Top of Material supplied
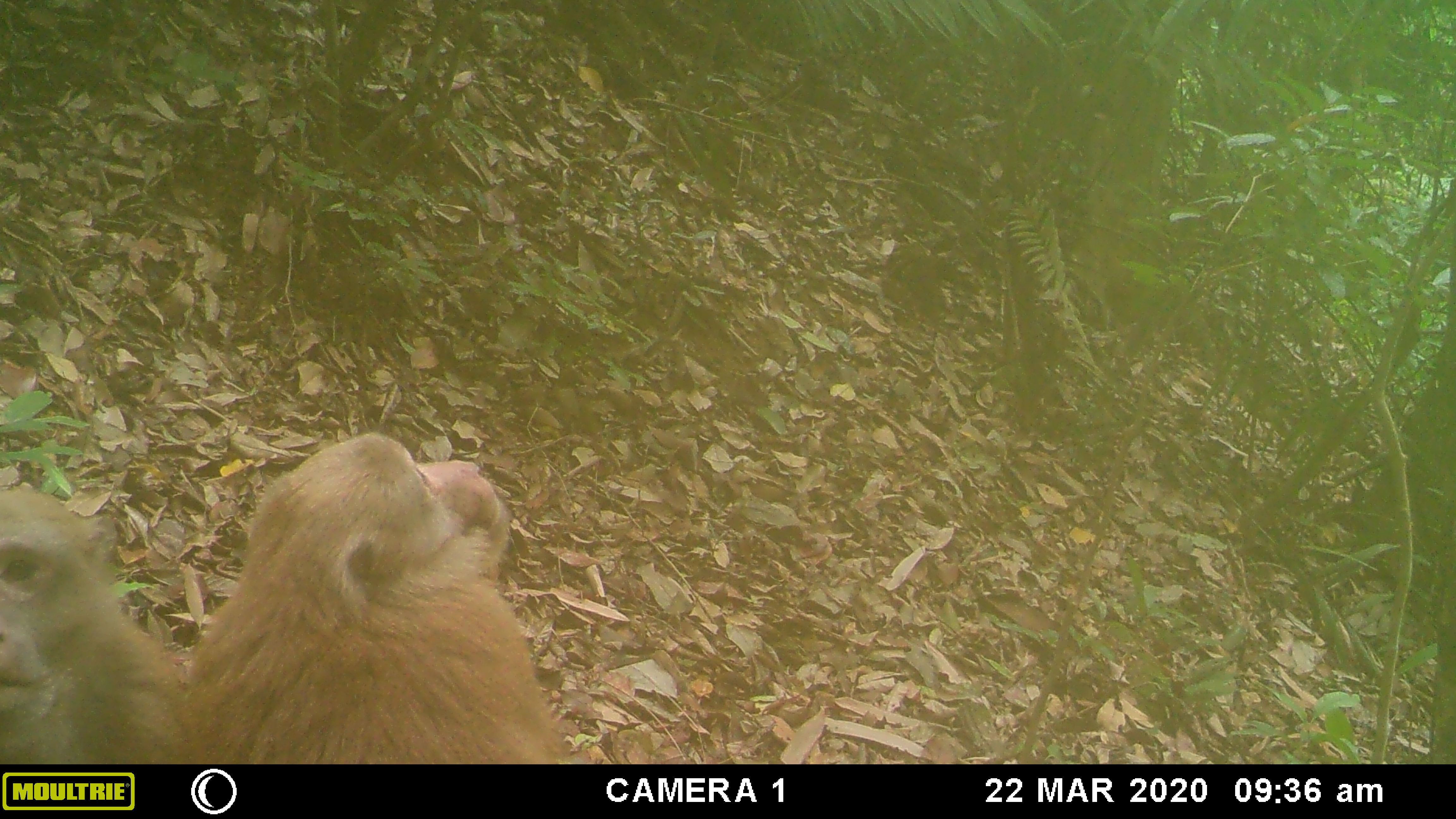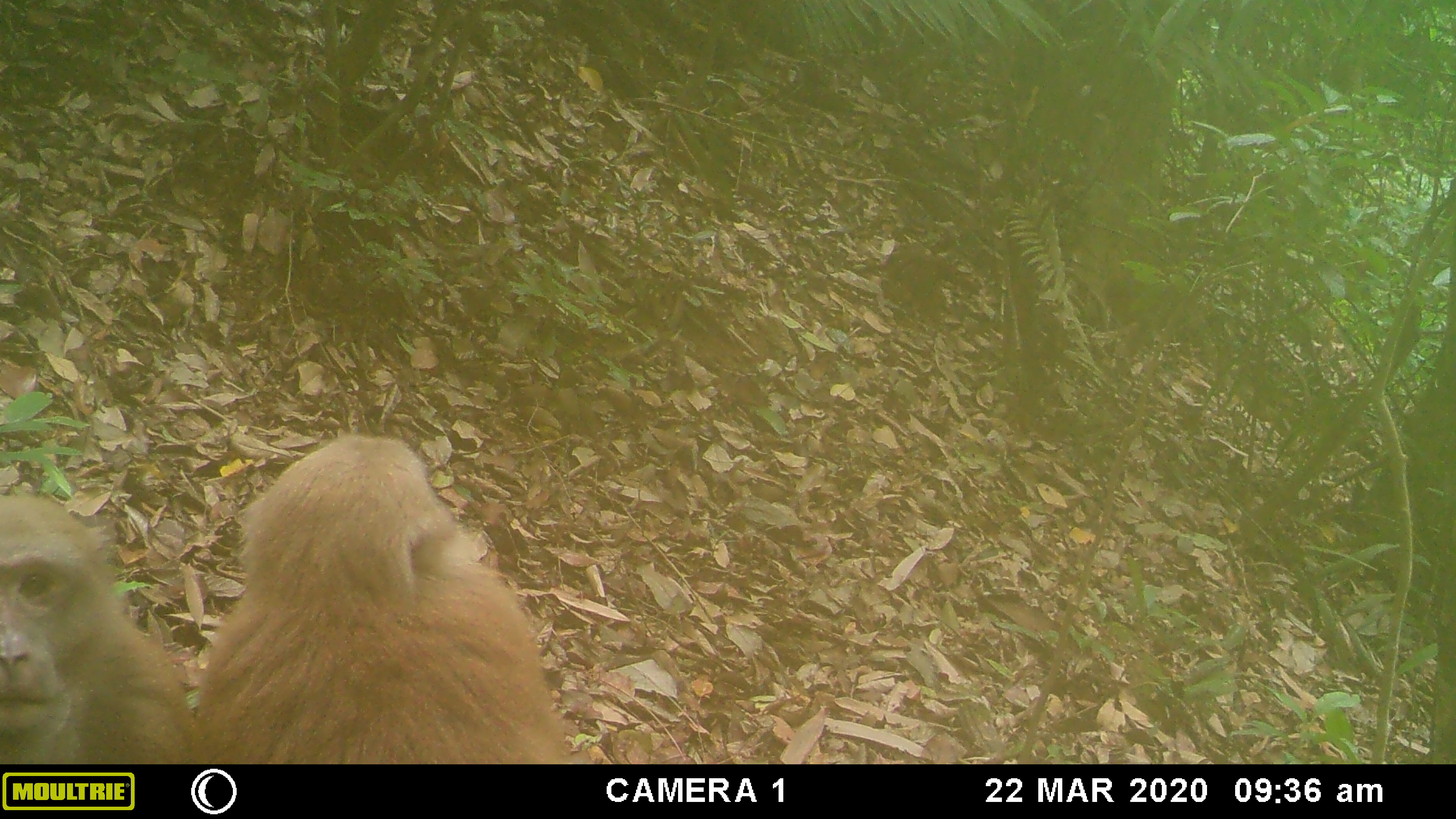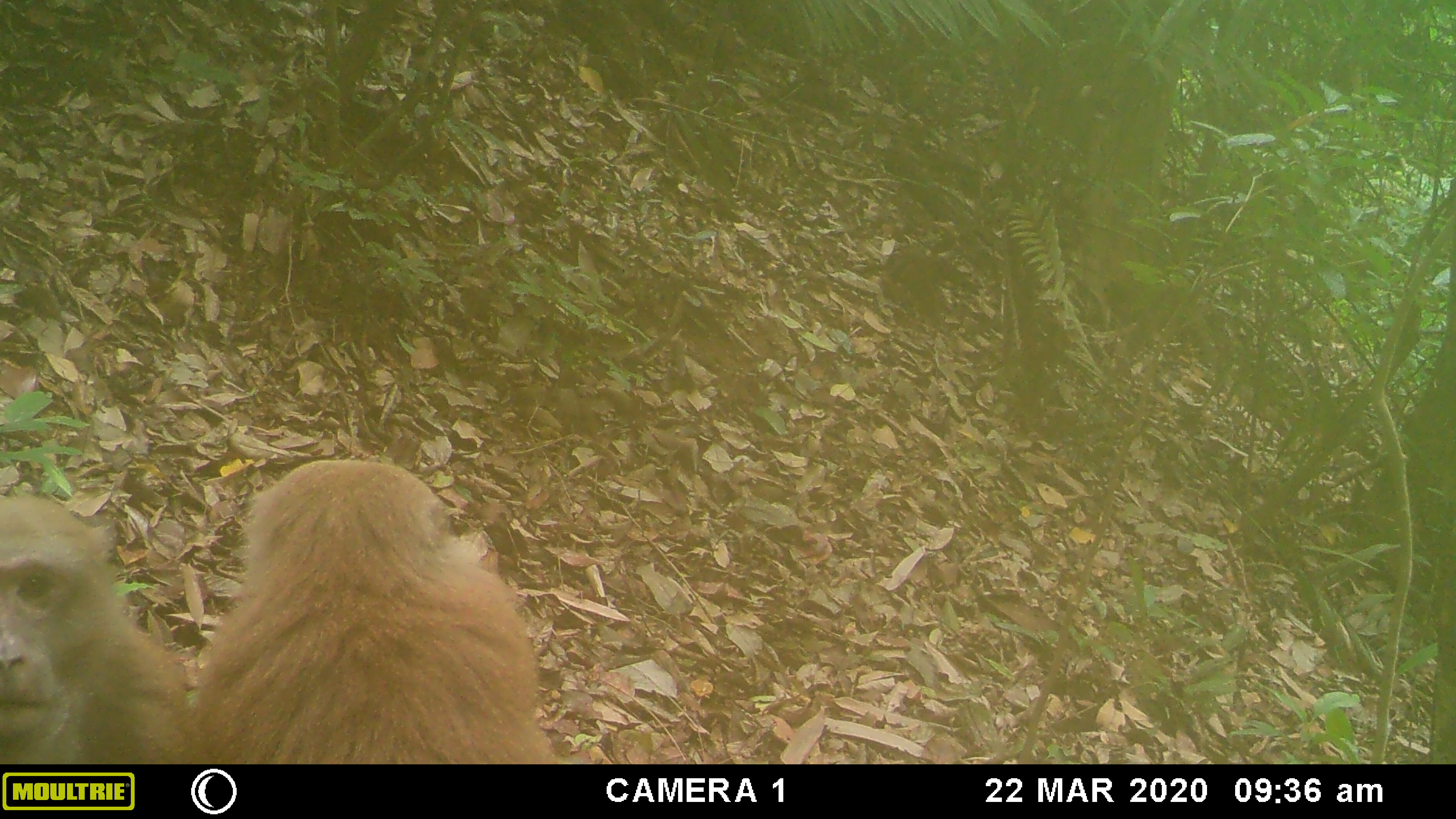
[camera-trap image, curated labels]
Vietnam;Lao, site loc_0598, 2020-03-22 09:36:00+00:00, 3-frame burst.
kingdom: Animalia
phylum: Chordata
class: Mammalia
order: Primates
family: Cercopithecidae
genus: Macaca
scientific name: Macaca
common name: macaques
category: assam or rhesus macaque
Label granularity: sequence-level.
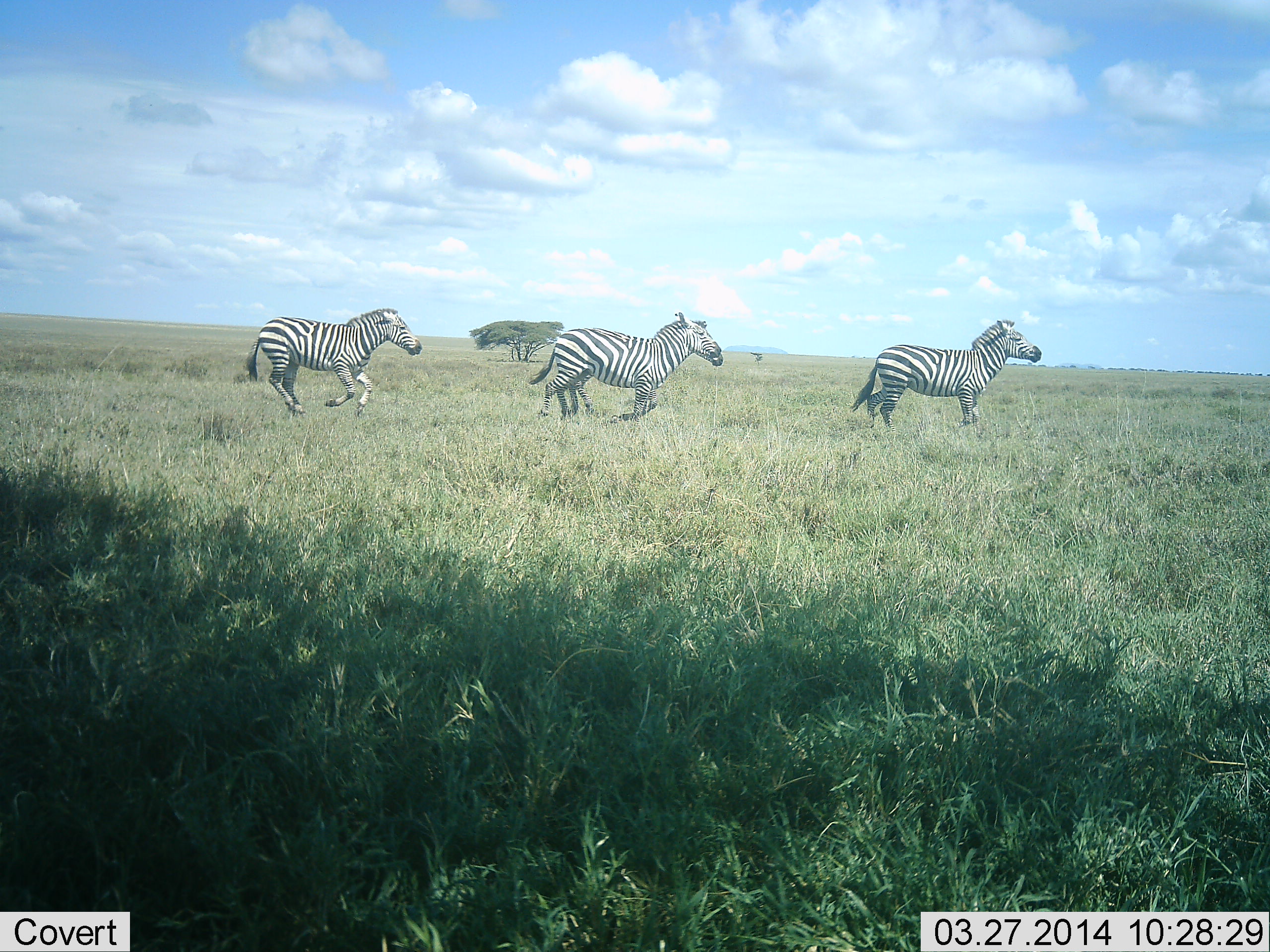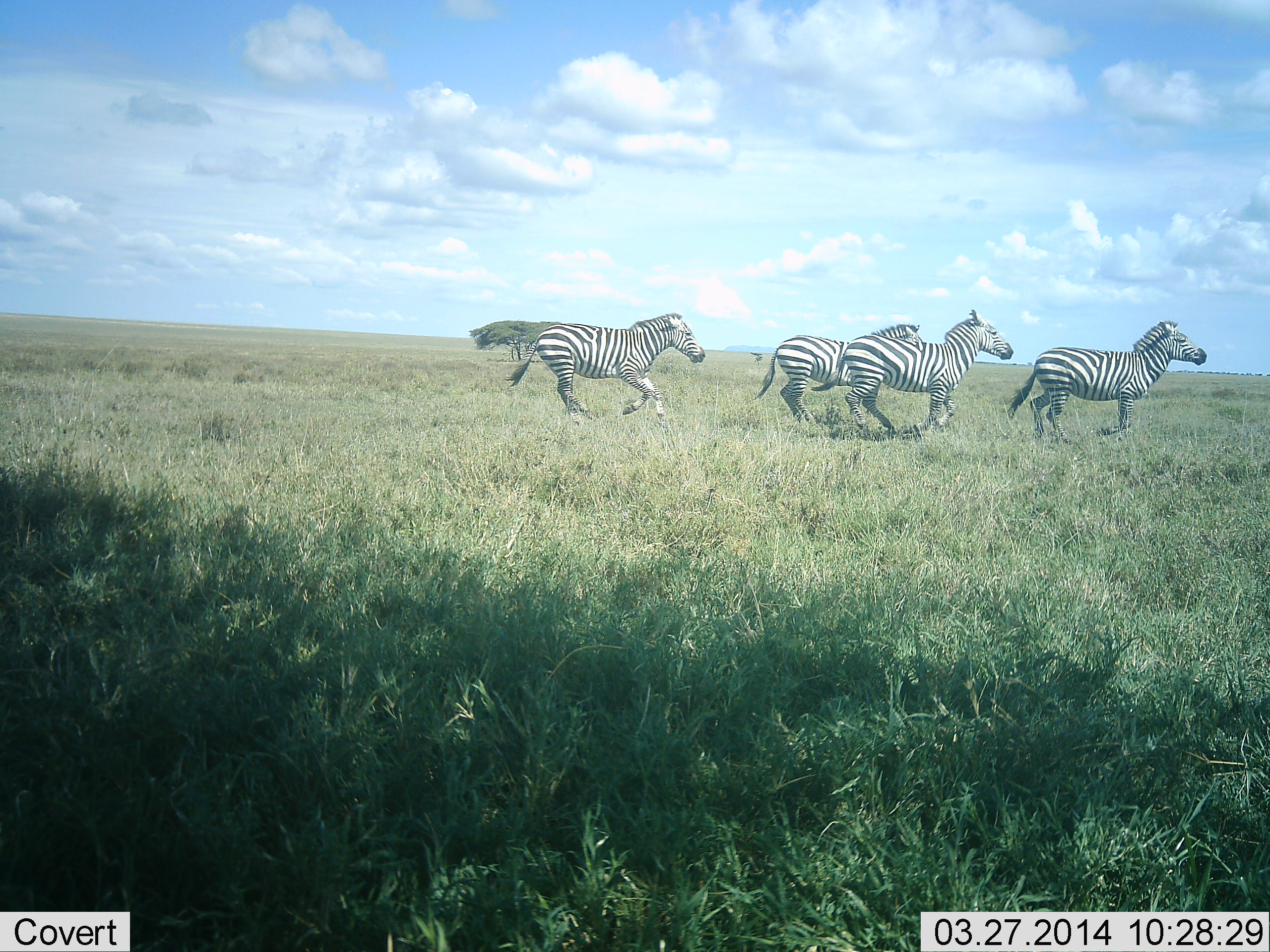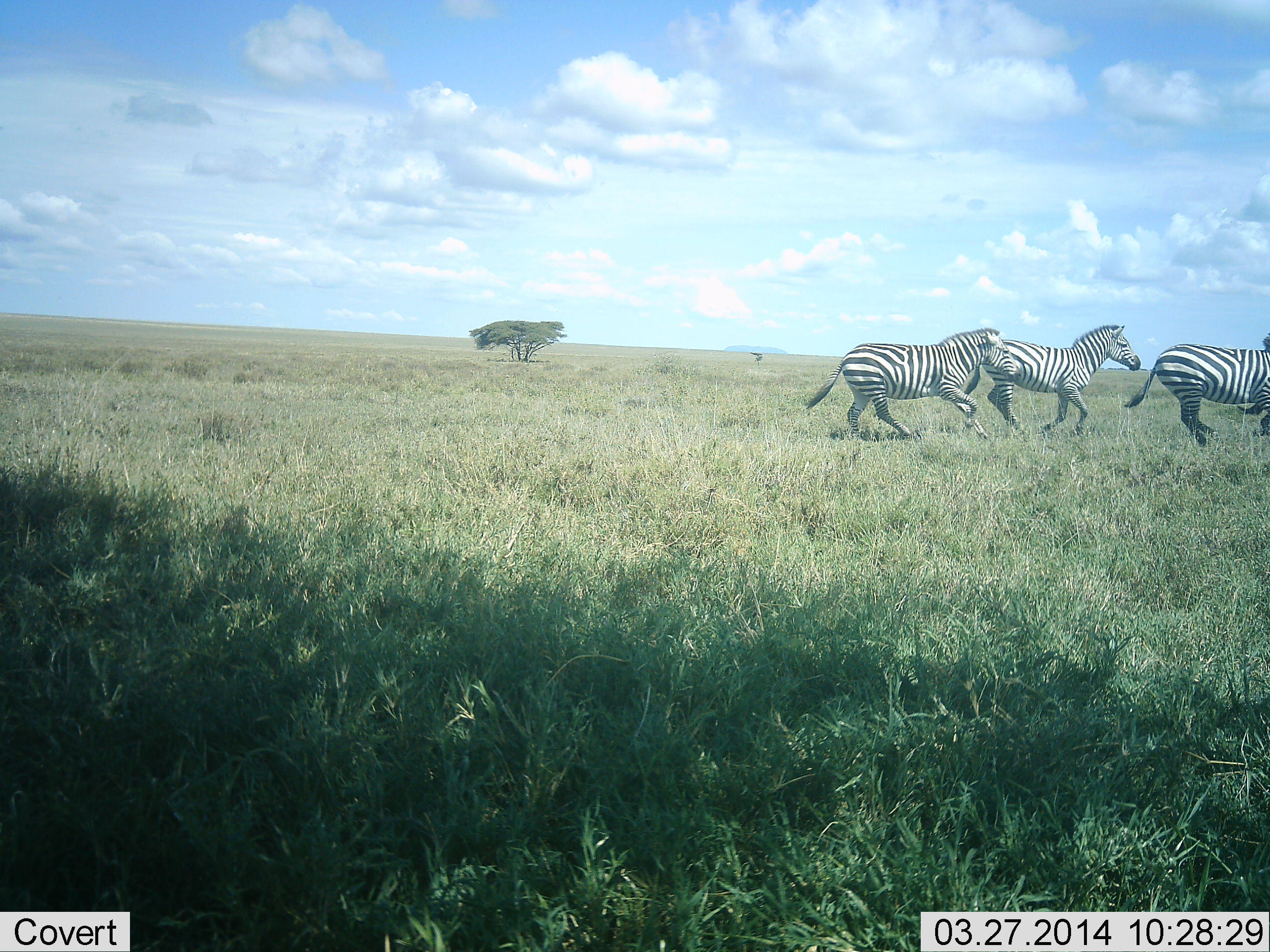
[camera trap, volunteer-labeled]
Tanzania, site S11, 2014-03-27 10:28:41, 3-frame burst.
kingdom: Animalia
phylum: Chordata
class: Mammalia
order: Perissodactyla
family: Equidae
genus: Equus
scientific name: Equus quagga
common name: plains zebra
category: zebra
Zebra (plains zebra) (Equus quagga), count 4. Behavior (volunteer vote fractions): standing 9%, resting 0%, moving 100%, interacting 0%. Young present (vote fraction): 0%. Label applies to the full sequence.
Bottom of Material supplied
The output is the data above, repeated exactly, with pictures omitted.

[camera-trap image, curated labels]
Vietnam;Lao, site loc_0598, 2020-03-22 09:36:00+00:00, 3-frame burst.
kingdom: Animalia
phylum: Chordata
class: Mammalia
order: Primates
family: Cercopithecidae
genus: Macaca
scientific name: Macaca
common name: macaques
category: assam or rhesus macaque
Label granularity: sequence-level.
[camera trap, volunteer-labeled]
Tanzania, site S11, 2014-03-27 10:28:41, 3-frame burst.
kingdom: Animalia
phylum: Chordata
class: Mammalia
order: Perissodactyla
family: Equidae
genus: Equus
scientific name: Equus quagga
common name: plains zebra
category: zebra
Zebra (plains zebra) (Equus quagga), count 4. Behavior (volunteer vote fractions): standing 9%, resting 0%, moving 100%, interacting 0%. Young present (vote fraction): 0%. Label applies to the full sequence.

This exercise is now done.